INSTRUCTIONS FOR THE TASK:
Starting at the line that holds "At what distance from the camera", copy every line exactly through the end of the data, and no others.

Entries taken from a collection:
-- start --

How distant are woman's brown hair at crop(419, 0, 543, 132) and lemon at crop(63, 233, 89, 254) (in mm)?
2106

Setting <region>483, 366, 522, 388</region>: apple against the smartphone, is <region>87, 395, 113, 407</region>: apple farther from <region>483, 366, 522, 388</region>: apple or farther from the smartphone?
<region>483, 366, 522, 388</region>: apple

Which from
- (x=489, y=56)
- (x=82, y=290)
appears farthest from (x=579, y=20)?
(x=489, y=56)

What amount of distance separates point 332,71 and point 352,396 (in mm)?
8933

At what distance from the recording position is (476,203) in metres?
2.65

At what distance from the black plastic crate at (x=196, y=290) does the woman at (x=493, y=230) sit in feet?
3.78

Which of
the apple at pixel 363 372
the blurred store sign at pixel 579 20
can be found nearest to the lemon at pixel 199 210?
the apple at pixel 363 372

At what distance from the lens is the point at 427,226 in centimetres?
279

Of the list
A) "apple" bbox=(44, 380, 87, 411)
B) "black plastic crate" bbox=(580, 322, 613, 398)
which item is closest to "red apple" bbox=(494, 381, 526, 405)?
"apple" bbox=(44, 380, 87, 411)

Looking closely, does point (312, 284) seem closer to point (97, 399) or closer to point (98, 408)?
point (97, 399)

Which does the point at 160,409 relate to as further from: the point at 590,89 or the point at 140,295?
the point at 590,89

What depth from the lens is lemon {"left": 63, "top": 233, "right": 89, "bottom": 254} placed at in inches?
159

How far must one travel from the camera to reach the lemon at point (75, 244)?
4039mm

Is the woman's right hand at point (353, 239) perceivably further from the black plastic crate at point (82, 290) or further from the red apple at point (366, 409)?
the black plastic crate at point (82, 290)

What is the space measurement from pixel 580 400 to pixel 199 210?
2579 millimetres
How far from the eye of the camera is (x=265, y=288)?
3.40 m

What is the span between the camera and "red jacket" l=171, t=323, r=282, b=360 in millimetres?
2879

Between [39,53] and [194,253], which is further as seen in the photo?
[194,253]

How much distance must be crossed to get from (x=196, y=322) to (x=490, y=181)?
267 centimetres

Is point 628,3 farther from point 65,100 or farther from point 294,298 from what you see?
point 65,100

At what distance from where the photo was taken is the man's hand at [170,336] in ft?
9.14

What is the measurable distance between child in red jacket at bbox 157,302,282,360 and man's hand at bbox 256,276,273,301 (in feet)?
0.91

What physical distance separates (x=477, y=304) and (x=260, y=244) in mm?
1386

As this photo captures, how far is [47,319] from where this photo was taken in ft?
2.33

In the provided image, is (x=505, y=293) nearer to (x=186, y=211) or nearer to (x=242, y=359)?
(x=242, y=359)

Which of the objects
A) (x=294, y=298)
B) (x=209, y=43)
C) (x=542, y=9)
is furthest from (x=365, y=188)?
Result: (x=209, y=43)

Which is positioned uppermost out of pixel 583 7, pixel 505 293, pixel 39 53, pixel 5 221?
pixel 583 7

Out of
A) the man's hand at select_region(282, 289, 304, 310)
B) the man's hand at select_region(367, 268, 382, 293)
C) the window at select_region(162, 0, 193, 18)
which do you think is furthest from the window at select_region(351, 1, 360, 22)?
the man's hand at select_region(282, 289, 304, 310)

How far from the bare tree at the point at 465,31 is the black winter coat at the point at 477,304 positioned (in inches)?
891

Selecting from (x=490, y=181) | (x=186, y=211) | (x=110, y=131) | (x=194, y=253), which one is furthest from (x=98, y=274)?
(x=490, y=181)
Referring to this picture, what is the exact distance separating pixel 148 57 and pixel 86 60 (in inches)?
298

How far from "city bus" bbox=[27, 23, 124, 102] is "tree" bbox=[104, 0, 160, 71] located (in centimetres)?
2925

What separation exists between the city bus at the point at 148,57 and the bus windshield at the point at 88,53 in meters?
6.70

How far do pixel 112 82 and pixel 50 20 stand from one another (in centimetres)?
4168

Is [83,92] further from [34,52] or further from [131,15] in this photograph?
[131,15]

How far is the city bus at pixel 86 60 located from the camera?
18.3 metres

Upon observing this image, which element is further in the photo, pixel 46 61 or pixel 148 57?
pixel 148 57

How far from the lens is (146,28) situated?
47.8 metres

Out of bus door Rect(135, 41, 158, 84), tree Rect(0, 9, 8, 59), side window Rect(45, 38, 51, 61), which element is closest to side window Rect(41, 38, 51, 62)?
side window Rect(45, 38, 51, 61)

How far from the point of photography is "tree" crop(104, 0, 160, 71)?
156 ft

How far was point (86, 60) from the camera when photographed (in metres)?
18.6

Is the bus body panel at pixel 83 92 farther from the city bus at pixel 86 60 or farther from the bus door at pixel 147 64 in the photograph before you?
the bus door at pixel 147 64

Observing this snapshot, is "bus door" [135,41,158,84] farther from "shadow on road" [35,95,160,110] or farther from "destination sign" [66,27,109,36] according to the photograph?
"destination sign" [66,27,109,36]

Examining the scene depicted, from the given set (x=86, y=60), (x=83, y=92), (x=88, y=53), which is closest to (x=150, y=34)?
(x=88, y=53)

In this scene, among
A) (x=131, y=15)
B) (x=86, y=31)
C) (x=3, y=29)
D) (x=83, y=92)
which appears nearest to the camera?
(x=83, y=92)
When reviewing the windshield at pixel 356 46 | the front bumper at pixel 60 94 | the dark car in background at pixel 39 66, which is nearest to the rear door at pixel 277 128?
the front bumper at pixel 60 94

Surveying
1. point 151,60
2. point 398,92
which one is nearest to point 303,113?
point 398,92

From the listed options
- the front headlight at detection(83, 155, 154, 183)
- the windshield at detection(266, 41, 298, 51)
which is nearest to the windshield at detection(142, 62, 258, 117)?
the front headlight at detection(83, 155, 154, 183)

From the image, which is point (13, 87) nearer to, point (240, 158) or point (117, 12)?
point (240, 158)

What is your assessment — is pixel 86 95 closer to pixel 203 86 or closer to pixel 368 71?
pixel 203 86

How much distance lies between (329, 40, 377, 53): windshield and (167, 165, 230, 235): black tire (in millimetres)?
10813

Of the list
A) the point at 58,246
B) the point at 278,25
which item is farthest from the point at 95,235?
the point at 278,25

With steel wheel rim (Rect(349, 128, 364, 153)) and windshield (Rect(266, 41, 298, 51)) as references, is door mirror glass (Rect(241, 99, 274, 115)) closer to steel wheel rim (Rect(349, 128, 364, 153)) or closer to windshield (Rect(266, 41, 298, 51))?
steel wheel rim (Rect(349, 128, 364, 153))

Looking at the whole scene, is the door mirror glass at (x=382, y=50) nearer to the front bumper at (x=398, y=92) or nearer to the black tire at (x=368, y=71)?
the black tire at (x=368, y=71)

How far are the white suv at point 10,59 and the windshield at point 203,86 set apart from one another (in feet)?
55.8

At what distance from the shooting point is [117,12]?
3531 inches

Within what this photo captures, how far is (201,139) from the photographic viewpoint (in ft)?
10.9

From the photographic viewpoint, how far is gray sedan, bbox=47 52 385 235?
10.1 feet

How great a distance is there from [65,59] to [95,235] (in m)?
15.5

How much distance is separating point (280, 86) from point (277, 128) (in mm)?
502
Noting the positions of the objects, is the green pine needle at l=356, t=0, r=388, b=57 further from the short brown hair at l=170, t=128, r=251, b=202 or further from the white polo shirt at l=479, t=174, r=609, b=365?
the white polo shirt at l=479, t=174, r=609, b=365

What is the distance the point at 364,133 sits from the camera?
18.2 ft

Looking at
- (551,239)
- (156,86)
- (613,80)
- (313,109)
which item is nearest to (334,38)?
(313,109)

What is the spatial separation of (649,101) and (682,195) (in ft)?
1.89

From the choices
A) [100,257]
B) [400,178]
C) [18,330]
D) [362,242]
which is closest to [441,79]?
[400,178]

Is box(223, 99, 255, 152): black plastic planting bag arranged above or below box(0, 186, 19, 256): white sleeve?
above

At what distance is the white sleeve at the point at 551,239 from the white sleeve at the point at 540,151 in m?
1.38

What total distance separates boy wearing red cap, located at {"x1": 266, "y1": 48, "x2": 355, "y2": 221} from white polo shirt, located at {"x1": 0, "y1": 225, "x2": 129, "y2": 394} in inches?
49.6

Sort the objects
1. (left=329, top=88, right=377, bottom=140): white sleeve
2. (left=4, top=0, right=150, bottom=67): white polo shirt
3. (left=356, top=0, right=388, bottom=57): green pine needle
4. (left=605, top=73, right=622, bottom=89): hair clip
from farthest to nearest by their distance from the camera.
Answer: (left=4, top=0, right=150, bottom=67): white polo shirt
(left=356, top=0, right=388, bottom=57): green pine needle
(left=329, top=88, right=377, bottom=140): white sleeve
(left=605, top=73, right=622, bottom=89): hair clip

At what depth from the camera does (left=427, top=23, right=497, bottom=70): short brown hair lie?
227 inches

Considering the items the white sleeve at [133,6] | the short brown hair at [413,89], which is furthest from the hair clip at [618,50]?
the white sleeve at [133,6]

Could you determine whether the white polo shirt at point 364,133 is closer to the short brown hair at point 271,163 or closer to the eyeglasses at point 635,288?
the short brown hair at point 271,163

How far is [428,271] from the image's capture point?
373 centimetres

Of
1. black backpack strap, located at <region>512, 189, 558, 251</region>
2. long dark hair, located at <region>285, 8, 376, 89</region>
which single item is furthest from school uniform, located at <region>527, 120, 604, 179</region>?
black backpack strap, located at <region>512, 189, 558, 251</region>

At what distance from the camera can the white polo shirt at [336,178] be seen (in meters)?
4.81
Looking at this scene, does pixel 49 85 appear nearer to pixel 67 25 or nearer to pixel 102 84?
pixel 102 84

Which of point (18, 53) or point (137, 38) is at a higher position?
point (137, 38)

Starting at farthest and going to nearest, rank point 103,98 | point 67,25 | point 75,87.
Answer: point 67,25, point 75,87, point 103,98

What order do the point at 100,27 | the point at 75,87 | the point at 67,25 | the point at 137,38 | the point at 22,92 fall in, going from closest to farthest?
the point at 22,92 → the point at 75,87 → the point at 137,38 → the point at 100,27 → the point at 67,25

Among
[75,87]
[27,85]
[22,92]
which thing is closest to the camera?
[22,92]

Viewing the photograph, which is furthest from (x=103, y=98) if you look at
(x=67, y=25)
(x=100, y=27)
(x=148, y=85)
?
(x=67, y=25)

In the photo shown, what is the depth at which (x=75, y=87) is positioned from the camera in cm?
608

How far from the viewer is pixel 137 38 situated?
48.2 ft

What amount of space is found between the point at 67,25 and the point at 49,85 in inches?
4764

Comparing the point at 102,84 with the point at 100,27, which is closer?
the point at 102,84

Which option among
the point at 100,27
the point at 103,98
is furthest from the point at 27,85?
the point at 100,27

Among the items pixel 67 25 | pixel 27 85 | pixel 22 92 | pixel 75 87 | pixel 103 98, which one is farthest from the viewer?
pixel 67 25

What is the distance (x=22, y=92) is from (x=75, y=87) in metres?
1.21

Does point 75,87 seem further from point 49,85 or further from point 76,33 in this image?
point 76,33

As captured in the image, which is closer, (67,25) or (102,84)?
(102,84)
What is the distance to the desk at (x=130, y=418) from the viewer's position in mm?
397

-- end --

EXPECTED OUTPUT:
At what distance from the camera can the white polo shirt at [336,178] be seen (in meters)?
4.81
Looking at this scene, does pixel 49 85 appear nearer to pixel 67 25 or nearer to pixel 102 84?
pixel 102 84

Which of point (18, 53) or point (137, 38) is at a higher position?
point (137, 38)

Starting at farthest and going to nearest, rank point 103,98 | point 67,25 | point 75,87.
Answer: point 67,25, point 75,87, point 103,98

What order do the point at 100,27 | the point at 75,87 | the point at 67,25 | the point at 137,38 | the point at 22,92 fall in, going from closest to farthest?
the point at 22,92 → the point at 75,87 → the point at 137,38 → the point at 100,27 → the point at 67,25

Among
[75,87]
[27,85]
[22,92]
which thing is closest to the camera?
[22,92]

Viewing the photograph, which is furthest from (x=103, y=98) if you look at
(x=67, y=25)
(x=100, y=27)
(x=148, y=85)
?
(x=67, y=25)

In the photo shown, what is the depth at which (x=75, y=87) is positioned from the camera in cm?
608

How far from the viewer is pixel 137 38 situated?
48.2 ft

What amount of space is found between the point at 67,25 and the point at 49,85 in inches?
4764

Comparing the point at 102,84 with the point at 100,27, which is closer?
the point at 102,84

Which option among
the point at 100,27
the point at 103,98
is furthest from the point at 27,85?
the point at 100,27

Among the items pixel 67 25 | pixel 27 85 | pixel 22 92 | pixel 75 87 | pixel 103 98, which one is farthest from the viewer?
pixel 67 25

What is the distance (x=22, y=92) is from (x=75, y=87) in metres?
1.21

Does point 75,87 seem further from point 49,85 or further from point 76,33 in this image?
point 76,33

As captured in the image, which is closer, (67,25) or (102,84)?
(102,84)
What is the distance to the desk at (x=130, y=418) from the viewer's position in mm?
397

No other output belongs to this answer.